Datum inwerkingtreding

Terugwerkende kracht tot en met

Datum uitwerkingtreding

Betreft

Datum ondertekening

Bron bekendmaking

Kenmerk voorstel

08-12-2022nieuwe beleidsregel

29-11-2022

gmb-2022-543658

geen

Tekst van de regeling

Intitulé

Beleidsregels hardheid huisvestingsverordening kinderopvangtoeslagaffaire november 2022

Burgemeester en wethouders van Almere;

 

Gelet op artikel 27 van de Huisvestingsverordening;

 

Besluiten:

 

Vast te stellen de volgende

 

Beleidsregels hardheid huisvestingsverordening kinderopvangtoeslagaffaire november 2022

 

1. Aanleiding

 

In de periode 2005 t/m 2019 heeft de Belastingdienst regelmatig onterecht kinderopvangtoeslag teruggevorderd, of een huishouden te streng behandeld door bijvoorbeeld onterecht geen persoonlijke betalingsregeling te treffen voor terugbetaling van te veel ontvangen kinderopvangtoeslag. Dit wordt de kinderopvangtoeslagaffaire (hierna ook KOT-affaire) genoemd. Hierdoor is een groot aantal Nederlandse huishoudens in (grote) financiële problemen gekomen, waaronder ook Almeerse huishoudens.

 

Enkele gedupeerden zijn als gevolg van de KOT-affaire hun Almeerse (koop-)woning kwijtgeraakt veelal met een grote (rest-)schuld bij de hypotheeknemer (bank) of de verhuurder.

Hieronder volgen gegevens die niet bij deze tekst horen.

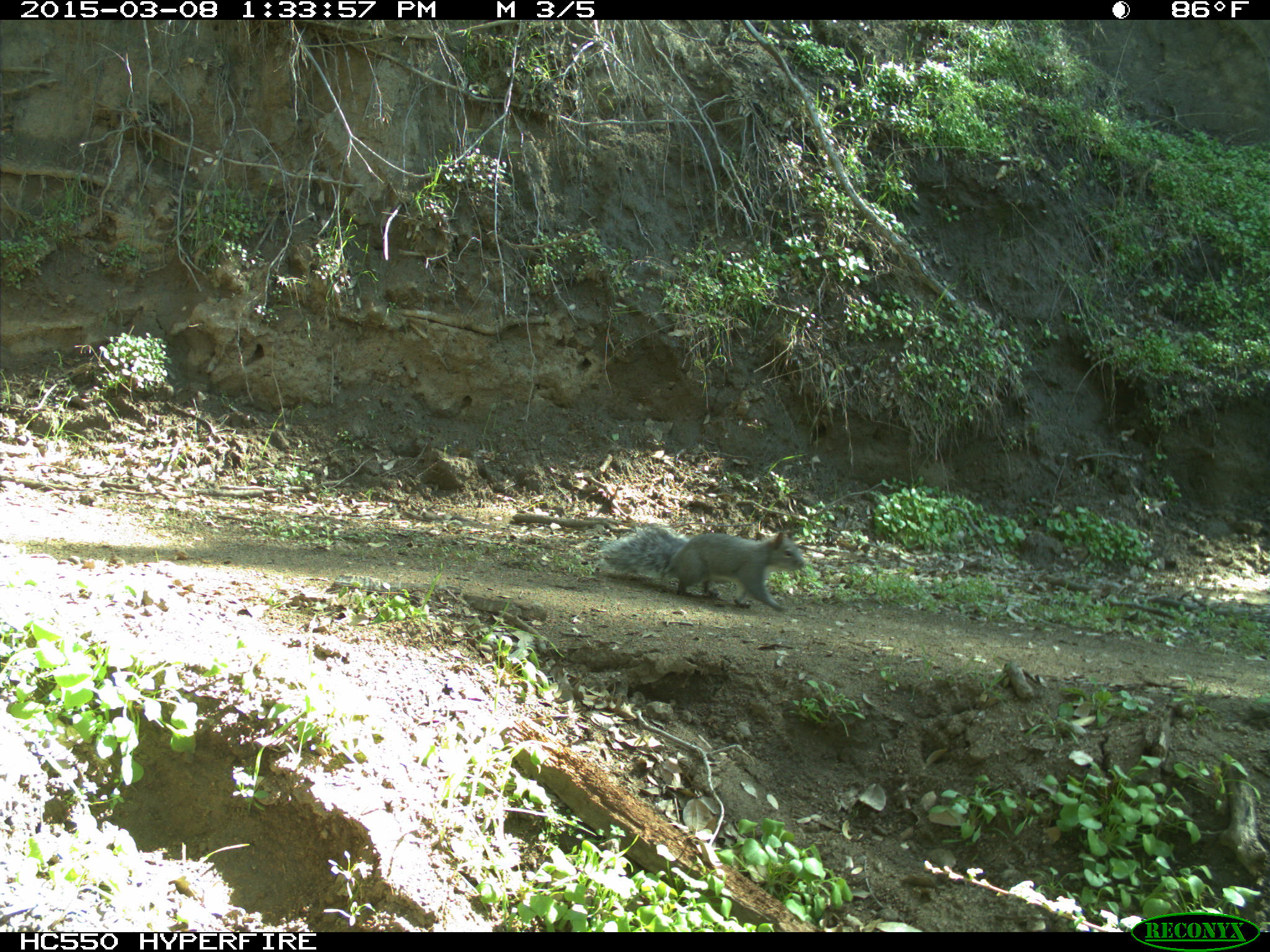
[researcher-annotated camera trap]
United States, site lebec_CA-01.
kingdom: Animalia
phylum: Chordata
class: Mammalia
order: Rodentia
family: Sciuridae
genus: Sciurus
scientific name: Sciurus carolinensis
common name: eastern gray squirrel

Men kan de woning kwijt zijn geraakt door:

  • Uithuiszetting;

  • Opzegging huur/verkoop woning omdat deze door de KOT-affaire niet meer te betalen was;

  • Scheiding (vaak speelde KOT-affaire een rol bij de scheiding).

Enkele van deze gedupeerden zijn via de reguliere urgentieregeling in een voor die regeling passende woonruimte terecht gekomen. Deze woonruimte is soms kleiner dan de woonruimte die ze buiten hun schuld door de KOT-affaire hebben moeten verlaten. Dit kan zijn omdat:

  • De reguliere urgentie regeling aan (een)ouder(s) met twee kinderen maximaal een drie kamerwoning toekent en aan (een) ouder(s) met drie of vier kinderen maximaal een vierkamerwoning.

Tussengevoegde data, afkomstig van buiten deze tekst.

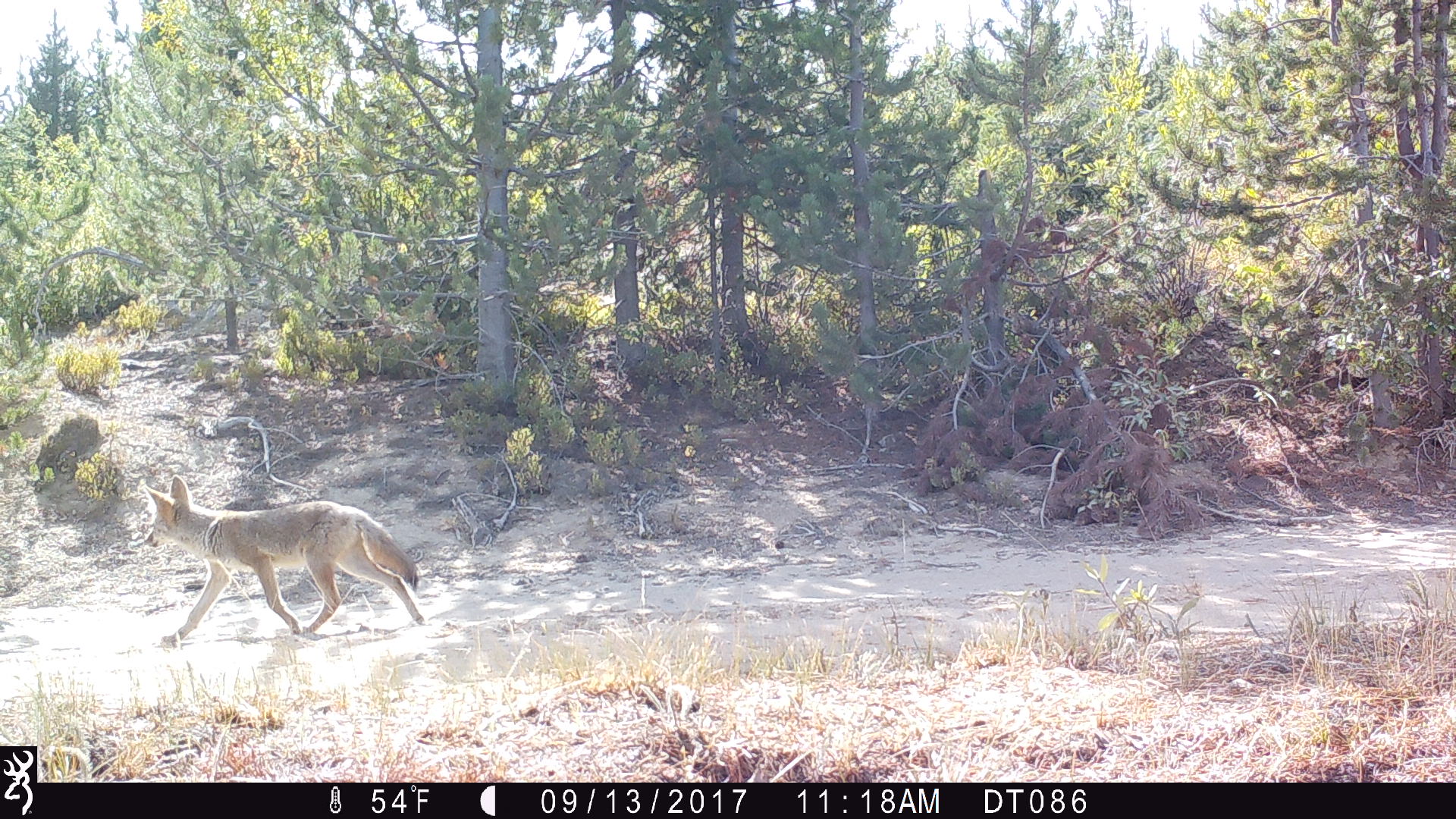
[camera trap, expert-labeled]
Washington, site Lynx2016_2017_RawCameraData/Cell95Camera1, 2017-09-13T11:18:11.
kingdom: Animalia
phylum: Chordata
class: Mammalia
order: Carnivora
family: Canidae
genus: Canis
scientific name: Canis latrans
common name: coyote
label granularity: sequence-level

  • Een huishouden door (gedwongen) uithuisplaatsing uit minder personen ging bestaan.

 

Soms is de huidige woning wel even groot, maar is deze nu, zelfs volgens de reguliere urgentieregeling, door gezinsuitbreiding niet meer passend en was het door de financiële gevolgen van de KOTA niet mogelijk om ingeschreven te blijven staan bij WoningNet en/of te verhuizen naar een groter huis.

 

Daarnaast zijn er gedupeerden die, wegens financiële problemen als gevolg van de KOT-affaire, niet hebben kunnen verhuizen naar een grotere woning. De woning waar men nu in woont, is al dan niet door gezinsuitbreiding, zelfs niet passend volgens de reguliere urgentieregeling.

 

Ook zijn er gedupeerden die als gevolg van de KOT-affaire uit Almere zijn vertrokken naar een andere Nederlandse gemeente of het buitenland en hulp van die gemeente of van het Ondersteuningsteam Buitenland hebben aanvaard. Een aantal van hen wil graag terug naar Almere.

 

Tot slot zijn er gedupeerden die, wegens financiële problemen als gevolg van de KOT-affaire, geen zelfstandige woonruimte konden betalen, en daarom nog altijd inwonend zijn bij hun ouder(s)/verzorgers.

 

Op 28 september 2020 hebben de VNG en Belastingdienst/Toeslagen een akkoord bereikt om ondersteuning te bieden aan gedupeerde ouders van de toeslagenaffaire.

 

Een deel van de Almeerse gedupeerden die hulp van de gemeente Almere of het Ondersteuningsteam Buitenland hebben aanvaard hebben huisvestingsproblemen. Deze problemen zijn onder te verdelen in de volgende categorieën:

  • Geen vaste woon/verblijfplaats (al dan niet met inkomen boven de max. norm voor sociale huurwoning);

  • (tijdelijke) verblijfplaats niet geschikt door omstandigheden;

  • Wel een verblijfplaats maar kinderen hebben geen eigen kamer wat problemen geeft vanwege leeftijd kinderen en/of psychische gesteldheid van de kinderen

  • Wel een verblijfplaats maar geen kamer voor (vrijwillig) uithuisgeplaatste kinderen waardoor terugkeer van het kind wordt bemoeilijkt;

  • Wel een verblijfplaats, maar deze is buiten Almere, en men wil weer terug.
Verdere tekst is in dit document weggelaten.